What the exercise asks: Copy all of the material below word for word, keeping every line and its order unchanged.

Recorded data:
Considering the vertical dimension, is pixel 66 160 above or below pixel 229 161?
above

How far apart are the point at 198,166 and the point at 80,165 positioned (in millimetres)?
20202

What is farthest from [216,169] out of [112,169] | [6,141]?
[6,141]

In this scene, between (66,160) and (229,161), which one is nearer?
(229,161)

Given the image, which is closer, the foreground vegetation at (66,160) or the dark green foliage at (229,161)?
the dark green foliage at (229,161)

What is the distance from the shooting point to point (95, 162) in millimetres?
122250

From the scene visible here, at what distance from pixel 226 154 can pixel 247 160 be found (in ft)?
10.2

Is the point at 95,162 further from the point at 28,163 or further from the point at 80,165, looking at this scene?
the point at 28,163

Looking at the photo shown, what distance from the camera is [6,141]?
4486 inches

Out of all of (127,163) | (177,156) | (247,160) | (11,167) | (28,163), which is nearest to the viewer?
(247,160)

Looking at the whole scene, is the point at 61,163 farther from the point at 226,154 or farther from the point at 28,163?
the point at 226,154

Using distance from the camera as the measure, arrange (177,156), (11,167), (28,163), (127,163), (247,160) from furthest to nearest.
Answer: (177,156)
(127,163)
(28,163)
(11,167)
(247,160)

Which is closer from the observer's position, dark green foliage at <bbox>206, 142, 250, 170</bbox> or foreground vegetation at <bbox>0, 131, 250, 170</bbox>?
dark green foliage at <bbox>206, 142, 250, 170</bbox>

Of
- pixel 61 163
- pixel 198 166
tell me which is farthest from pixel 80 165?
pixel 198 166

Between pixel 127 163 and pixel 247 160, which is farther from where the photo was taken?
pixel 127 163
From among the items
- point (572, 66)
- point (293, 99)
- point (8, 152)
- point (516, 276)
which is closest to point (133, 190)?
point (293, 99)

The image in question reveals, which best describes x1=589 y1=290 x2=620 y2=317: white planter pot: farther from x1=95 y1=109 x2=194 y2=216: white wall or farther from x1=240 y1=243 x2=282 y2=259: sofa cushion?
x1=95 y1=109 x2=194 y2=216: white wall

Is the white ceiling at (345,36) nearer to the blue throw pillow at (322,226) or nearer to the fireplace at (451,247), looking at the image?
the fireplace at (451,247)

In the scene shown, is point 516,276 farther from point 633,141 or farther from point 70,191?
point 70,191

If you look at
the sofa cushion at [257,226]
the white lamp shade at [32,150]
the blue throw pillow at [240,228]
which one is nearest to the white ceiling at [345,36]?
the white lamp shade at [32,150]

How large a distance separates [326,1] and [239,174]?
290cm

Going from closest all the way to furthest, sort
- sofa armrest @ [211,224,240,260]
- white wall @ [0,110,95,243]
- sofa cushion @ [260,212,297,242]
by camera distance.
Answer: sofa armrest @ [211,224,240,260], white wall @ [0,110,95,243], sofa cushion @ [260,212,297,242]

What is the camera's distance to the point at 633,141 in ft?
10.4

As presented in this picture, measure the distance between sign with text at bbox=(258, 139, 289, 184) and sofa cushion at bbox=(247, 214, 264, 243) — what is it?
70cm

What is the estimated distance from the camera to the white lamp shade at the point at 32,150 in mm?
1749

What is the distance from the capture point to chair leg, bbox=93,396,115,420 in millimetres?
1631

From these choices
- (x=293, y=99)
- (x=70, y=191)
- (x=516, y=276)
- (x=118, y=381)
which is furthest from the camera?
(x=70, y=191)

Answer to this exercise:
Considering the vertical dimension, is pixel 66 160 above or below pixel 229 161?
above

How far apart are the point at 198,166 and the point at 80,165 positioned (in millimetres)?
20202

What is farthest from [216,169] out of [112,169] | [6,141]?
[6,141]

In this scene, between (66,160) and (229,161), which one is nearer?
(229,161)

Given the image, which is closer, the foreground vegetation at (66,160) or the dark green foliage at (229,161)?
the dark green foliage at (229,161)

What is the distance from the shooting point to point (95, 162) in millimetres?
122250

From the scene visible here, at what distance from pixel 226 154 can pixel 247 160 be found (in ft)?
10.2

Is the point at 95,162 further from the point at 28,163 or further from the point at 80,165, looking at this scene?
the point at 28,163

Looking at the photo shown, what distance from the camera is [6,141]?
4486 inches

Out of all of (127,163) | (177,156) | (247,160) | (11,167) | (28,163), which is nearest to the viewer?
(247,160)

Looking at the whole scene, is the point at 61,163 farther from the point at 226,154 or farther from the point at 28,163?
the point at 226,154

Using distance from the camera as the measure, arrange (177,156), (11,167), (28,163), (127,163), (247,160) from furthest to nearest.
Answer: (177,156)
(127,163)
(28,163)
(11,167)
(247,160)

Which is closer from the observer's position, dark green foliage at <bbox>206, 142, 250, 170</bbox> or foreground vegetation at <bbox>0, 131, 250, 170</bbox>?
dark green foliage at <bbox>206, 142, 250, 170</bbox>

Of
- pixel 61 163
- pixel 198 166
tell me which is farthest from pixel 80 165?
pixel 198 166

Between pixel 127 163 and pixel 247 160, which is farther from where the photo was taken?
pixel 127 163
From among the items
- point (572, 66)
- point (293, 99)
- point (8, 152)
- point (516, 276)
which is closest to point (133, 190)?
point (293, 99)

The image in question reveals, which best describes x1=589 y1=290 x2=620 y2=317: white planter pot: farther from x1=95 y1=109 x2=194 y2=216: white wall or farther from x1=240 y1=243 x2=282 y2=259: sofa cushion?
x1=95 y1=109 x2=194 y2=216: white wall

Is the white ceiling at (345,36) nearer to the blue throw pillow at (322,226) or nearer to the fireplace at (451,247), looking at the image?
the fireplace at (451,247)

In the scene shown, is point 516,276 farther from point 633,141 or farther from point 70,191?
point 70,191

If you look at
the sofa cushion at [257,226]
the white lamp shade at [32,150]
the blue throw pillow at [240,228]
which one is nearest to the white ceiling at [345,36]?
the white lamp shade at [32,150]

How large a distance separates [326,1] and [239,174]?
290cm

Going from closest all the way to furthest, sort
- sofa armrest @ [211,224,240,260]
- white wall @ [0,110,95,243]
- sofa cushion @ [260,212,297,242]
by camera distance.
Answer: sofa armrest @ [211,224,240,260], white wall @ [0,110,95,243], sofa cushion @ [260,212,297,242]

What is the camera's distance to the point at 633,141 in ft?
10.4

As presented in this picture, measure the distance between sign with text at bbox=(258, 139, 289, 184) and sofa cushion at bbox=(247, 214, 264, 243) — what is it?
70cm

What is the estimated distance from the camera to the white lamp shade at the point at 32,150 in mm?
1749

What is the distance from the capture point to chair leg, bbox=93,396,115,420 in millimetres?
1631

From these choices
- (x=293, y=99)
- (x=70, y=191)
- (x=516, y=276)
- (x=118, y=381)
which is furthest from the camera?
(x=70, y=191)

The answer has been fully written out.